Figure 1 shows the data stratified by pool size and by the original level of reactivity of the undiluted specimen. All of the strongly reactive specimens were detected by both tests, regardless of pool size (Fig. 1). However, loss of positive reactions occurred for moderately reactive specimens and was most pronounced for pooled weakly reactive specimens.
These results contrast with those reported for HIV seroprevalence surveys, where serum pooling has been shown to be an effective method for screening samples in pool sizes of 5, 10, and 20. The sensitivity of HIV tests is lower for individuals in the early stage of seroconversion or the late stage of disease, when antibody concentrations are lower (5), but this slight decrease in sensitivity is acceptable in seroprevalence surveys, where the HIV status of individuals is not critical. The cost-effectiveness of pooling diminishes as the disease prevalence increases, however (7).
We are aware of only two reports of pooling in HCV seroprevalence studies. Garcia and colleagues (2) found pool sizes of 5 to be acceptable for determining HCV seroprevalence with an Abbott EIA, but the sensitivity of pooling decreased at dilutions greater than 1:5 and with indeterminate specimens. These investigators did not study the relationship between the original level of reactivity and loss of reactivity upon dilution. Liu and colleagues (4) investigated pooling with a large number of blood donors but used only one EIA kit and one dilution: 1 in 5. In addition, there was no analysis of loss of reactivity according to the undiluted level of reactivity. In contrast, our study has shown that there is significant loss of reactivity in positive specimens with lower antibody levels, even at a 1-in-5 dilution. Of greater concern is the fact that the majority of all samples that initially were weakly reactive experienced loss of reactivity at dilutions of 1 in 10 and higher.

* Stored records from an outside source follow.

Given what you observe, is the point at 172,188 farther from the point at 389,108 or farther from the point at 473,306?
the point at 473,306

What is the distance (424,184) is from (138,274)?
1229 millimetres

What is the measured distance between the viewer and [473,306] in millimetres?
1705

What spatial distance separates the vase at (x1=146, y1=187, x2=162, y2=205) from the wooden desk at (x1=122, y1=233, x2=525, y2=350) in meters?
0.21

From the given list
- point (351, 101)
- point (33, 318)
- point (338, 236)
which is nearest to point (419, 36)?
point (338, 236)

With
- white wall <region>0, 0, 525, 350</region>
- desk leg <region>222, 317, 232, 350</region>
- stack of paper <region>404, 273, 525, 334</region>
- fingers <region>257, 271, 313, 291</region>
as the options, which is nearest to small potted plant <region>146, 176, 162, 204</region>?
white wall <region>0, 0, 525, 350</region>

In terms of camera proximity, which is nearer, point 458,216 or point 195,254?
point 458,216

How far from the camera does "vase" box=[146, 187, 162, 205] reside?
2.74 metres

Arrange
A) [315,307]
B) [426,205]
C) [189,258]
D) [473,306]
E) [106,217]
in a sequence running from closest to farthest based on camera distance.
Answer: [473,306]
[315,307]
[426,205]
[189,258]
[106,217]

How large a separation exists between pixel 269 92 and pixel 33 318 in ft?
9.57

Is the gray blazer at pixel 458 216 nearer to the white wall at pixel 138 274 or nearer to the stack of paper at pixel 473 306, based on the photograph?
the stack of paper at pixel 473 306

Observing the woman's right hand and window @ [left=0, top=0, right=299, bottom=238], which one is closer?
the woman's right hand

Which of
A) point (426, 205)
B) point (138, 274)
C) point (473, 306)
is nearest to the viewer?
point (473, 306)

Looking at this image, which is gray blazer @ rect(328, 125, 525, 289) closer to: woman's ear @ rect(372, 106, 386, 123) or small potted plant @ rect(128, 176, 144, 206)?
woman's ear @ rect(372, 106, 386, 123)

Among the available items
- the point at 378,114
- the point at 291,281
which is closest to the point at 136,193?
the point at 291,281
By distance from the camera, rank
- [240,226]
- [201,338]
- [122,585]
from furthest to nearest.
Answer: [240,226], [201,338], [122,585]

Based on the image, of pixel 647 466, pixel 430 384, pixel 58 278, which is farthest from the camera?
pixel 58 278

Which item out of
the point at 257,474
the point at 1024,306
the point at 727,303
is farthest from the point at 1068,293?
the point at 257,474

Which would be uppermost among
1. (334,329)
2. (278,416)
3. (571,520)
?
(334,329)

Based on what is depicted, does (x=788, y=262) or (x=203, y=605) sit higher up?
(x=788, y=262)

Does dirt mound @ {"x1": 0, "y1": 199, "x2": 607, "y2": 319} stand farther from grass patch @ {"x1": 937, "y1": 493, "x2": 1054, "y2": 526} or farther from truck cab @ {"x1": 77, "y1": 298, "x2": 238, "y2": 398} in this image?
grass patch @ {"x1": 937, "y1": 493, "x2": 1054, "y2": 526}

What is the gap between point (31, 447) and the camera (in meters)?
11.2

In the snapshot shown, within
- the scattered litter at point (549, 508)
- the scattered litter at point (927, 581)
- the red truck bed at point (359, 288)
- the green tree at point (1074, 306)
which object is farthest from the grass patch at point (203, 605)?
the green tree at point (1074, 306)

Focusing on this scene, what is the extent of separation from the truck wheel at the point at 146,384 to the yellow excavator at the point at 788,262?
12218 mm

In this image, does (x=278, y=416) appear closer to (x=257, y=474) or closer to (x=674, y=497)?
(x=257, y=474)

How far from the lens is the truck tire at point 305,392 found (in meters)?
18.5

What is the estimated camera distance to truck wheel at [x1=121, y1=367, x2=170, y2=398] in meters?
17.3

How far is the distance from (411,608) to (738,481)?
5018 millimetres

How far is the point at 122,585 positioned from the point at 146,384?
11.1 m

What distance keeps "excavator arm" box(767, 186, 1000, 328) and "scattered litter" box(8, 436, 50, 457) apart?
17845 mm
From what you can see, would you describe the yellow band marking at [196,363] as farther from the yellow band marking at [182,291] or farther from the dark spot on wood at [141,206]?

Our own experience with the two HCV assays used in this study leads us to conclude that pooling would not be a reliable strategy for HCV seroprevalence studies or for blood collection purposes. Our results clearly show a significant loss of reactivity, even at low dilutions, in samples that were moderately and weakly reactive when undiluted. Such samples are likely to be present in any mass testing setting and could fatally skew the results of a seroprevalence study or result in false negatives in a screening program.